Input data: Begin
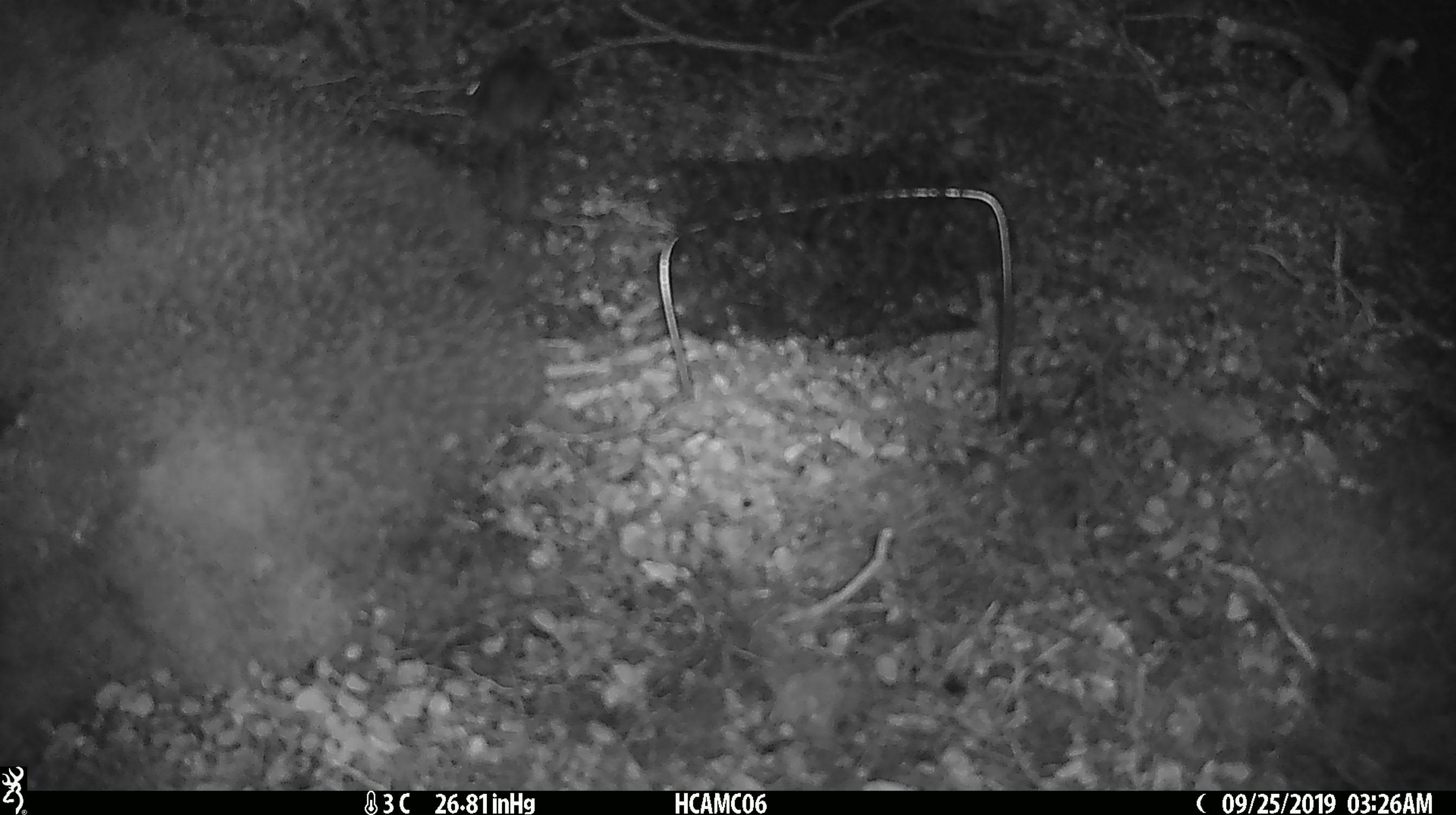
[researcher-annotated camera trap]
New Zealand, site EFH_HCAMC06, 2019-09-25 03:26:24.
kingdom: Animalia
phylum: Chordata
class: Mammalia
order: Rodentia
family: Muridae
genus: Mus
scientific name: Mus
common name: mouse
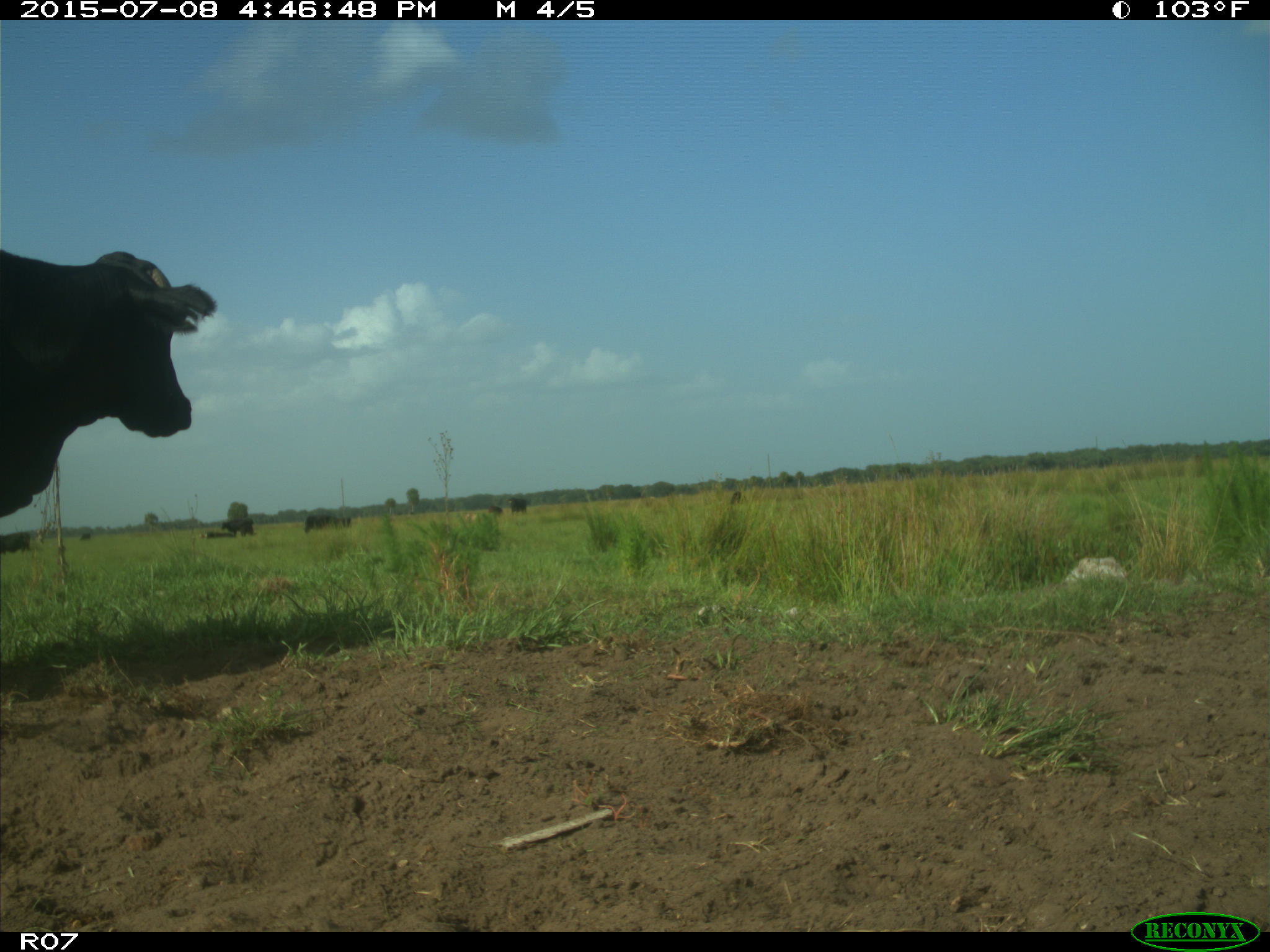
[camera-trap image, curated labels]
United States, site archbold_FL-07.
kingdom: Animalia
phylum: Chordata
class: Mammalia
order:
Input data: End
Your goal → Could you reproduce the data above exactly, without its pictures?

Exercise answer →
[researcher-annotated camera trap]
New Zealand, site EFH_HCAMC06, 2019-09-25 03:26:24.
kingdom: Animalia
phylum: Chordata
class: Mammalia
order: Rodentia
family: Muridae
genus: Mus
scientific name: Mus
common name: mouse
[camera-trap image, curated labels]
United States, site archbold_FL-07.
kingdom: Animalia
phylum: Chordata
class: Mammalia
order:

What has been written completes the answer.